Background/Aim: The A-test is used in daily clinical practice for monitoring functional recovery of orthopedic patients during early rehabilitation. The aim of this study was to determine the accuracy of A-test and cutoff point at which the test can separate patients with and without functional disability at the end of early rehabilitation. Also, it was important to determine whether A-test has that discriminative ability (and at which cutoff points) in the first days of early rehabilitation in order to have time to plan post acute rehabilitation.

Methods: This measurement-focused study was conducted in the Orthopedic Ward during early inpatient rehabilitation (1st−5th day after the operation) of 60 patients with hip osteoarthritis (HO) that underwent arthroplasty and 60 surgically treated patients with hip fracture (HF). For measurements we used the A-test and the University of Iowa Level of Assistance Scale (ILAS) as the gold standard. For statistical analysis we used the receiver operating characteristic (ROC) curve and the area under the curve (AUC) with 95% confidence interval for the results of A-test from the first to the fifth day of rehabilitation, sensitivity, specificity, the rate of false positive and false negative errors, positive and negative predictive value, ratio of positive and negative likelihood ratio, accuracy, point to the ROC curve closest to 0.1 and Youden index for all the cutoff points.

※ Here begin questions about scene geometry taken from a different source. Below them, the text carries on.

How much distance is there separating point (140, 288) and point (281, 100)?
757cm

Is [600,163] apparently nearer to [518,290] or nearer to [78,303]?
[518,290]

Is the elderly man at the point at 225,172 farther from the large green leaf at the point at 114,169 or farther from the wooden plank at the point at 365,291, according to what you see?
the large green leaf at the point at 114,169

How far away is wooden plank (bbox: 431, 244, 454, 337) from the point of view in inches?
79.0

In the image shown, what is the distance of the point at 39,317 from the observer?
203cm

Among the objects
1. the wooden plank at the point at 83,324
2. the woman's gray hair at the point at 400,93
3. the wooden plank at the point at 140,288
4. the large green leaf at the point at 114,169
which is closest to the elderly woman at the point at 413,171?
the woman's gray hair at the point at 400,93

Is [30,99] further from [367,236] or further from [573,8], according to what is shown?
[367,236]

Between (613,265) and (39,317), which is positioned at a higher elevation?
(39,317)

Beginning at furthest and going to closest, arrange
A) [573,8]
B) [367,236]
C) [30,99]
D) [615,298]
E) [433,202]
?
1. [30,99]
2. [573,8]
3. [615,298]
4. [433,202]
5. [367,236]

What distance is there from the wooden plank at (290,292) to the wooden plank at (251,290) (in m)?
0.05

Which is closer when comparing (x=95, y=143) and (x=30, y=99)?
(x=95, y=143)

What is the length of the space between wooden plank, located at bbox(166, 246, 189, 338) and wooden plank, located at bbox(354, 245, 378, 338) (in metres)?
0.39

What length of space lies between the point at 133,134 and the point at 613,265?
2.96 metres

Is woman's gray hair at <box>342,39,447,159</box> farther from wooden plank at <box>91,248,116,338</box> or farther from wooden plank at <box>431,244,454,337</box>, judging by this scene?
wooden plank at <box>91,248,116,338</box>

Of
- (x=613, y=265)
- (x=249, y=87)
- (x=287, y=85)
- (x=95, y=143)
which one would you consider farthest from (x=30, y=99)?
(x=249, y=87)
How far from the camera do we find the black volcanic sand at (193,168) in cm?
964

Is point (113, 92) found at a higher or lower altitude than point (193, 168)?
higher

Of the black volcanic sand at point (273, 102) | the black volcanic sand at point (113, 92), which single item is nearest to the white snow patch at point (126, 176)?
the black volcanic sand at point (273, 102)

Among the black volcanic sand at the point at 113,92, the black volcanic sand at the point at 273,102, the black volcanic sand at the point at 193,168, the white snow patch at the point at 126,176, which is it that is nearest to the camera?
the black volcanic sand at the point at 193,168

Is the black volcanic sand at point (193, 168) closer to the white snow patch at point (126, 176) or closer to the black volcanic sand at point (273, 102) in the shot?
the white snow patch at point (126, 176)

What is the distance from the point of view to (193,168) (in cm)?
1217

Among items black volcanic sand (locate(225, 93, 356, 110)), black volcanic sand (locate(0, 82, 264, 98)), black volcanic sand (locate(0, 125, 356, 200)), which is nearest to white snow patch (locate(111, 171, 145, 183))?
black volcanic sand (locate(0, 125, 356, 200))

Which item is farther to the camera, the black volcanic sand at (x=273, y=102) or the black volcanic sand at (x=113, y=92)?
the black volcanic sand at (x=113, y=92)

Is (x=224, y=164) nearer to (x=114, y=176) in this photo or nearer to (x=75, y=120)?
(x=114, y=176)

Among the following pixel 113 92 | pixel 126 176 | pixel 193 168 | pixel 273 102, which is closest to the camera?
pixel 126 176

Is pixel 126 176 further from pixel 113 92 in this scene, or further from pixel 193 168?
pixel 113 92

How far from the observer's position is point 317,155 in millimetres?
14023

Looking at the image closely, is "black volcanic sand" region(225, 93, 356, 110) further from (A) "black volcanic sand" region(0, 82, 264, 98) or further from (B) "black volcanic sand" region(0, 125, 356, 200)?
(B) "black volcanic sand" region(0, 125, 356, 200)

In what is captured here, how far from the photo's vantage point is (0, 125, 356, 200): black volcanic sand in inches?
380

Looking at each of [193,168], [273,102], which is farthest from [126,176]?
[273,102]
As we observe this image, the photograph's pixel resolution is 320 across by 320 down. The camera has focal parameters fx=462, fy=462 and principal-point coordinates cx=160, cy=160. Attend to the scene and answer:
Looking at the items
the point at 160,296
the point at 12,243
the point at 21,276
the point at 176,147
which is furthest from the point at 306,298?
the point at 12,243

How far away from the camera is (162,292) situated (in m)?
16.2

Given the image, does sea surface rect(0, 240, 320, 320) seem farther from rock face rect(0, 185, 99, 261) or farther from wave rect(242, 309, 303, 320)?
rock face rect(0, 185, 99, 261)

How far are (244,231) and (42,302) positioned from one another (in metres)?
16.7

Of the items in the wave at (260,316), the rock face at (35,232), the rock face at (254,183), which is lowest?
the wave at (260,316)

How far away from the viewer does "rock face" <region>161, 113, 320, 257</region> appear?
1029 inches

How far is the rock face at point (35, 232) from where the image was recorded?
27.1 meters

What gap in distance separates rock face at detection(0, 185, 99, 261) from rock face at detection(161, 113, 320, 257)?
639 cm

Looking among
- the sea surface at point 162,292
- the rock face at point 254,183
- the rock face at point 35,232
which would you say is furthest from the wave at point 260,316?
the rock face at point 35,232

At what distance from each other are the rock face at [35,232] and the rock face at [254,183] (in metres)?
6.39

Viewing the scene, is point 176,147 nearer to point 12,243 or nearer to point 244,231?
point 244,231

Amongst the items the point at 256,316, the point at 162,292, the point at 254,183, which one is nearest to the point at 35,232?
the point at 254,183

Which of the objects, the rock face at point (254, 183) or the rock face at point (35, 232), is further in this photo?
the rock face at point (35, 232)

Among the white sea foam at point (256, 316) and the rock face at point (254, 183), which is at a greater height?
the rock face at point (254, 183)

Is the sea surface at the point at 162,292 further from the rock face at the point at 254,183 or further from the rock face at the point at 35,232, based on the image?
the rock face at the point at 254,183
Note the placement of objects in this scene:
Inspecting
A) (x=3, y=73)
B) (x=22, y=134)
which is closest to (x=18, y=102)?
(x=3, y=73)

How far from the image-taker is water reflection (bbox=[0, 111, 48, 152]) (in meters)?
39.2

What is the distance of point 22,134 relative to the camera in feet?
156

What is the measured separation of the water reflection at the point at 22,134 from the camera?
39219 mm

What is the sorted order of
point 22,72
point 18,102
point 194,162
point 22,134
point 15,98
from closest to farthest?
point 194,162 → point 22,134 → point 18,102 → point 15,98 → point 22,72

Results: The AUC was 0.825 (0.744−0.905) for the first day of rehabilitation, 0.922 (0.872−0.972) for the second day of rehabilitation, 0.980 (0.959−1.000) for the third day of rehabilitation, 0.989 (0.973−1.004) for the fourth day, and 0.999 (0.996−1.001) for the fifth day of rehabilitation. The optimal cutoff for the results of A-test was: 7/8 for the first day, 29/30 for the fourth day, and 34/35 for the fifth day of rehabilitation. On the second and the third day A-test had two cutoff points, the lower point safely separated the patients with functional disability, while the upper point ruled out functional disability. On the 2nd rehabilitation day the cutoff points were 12/13 and 17/18, on the 3rd rehabilitation day cutoff points were 13/14 and 18/19.

Conclusion: The A-test has all characteristics of an accurate tool which can be used for separating patients with and without functional disability at all stages of early rehabilitation after surgically treated hip disease or fracture. Based on the results of A-test within the first days of early rehabilitation, it is possible to make a plan for postacute rehabilitation.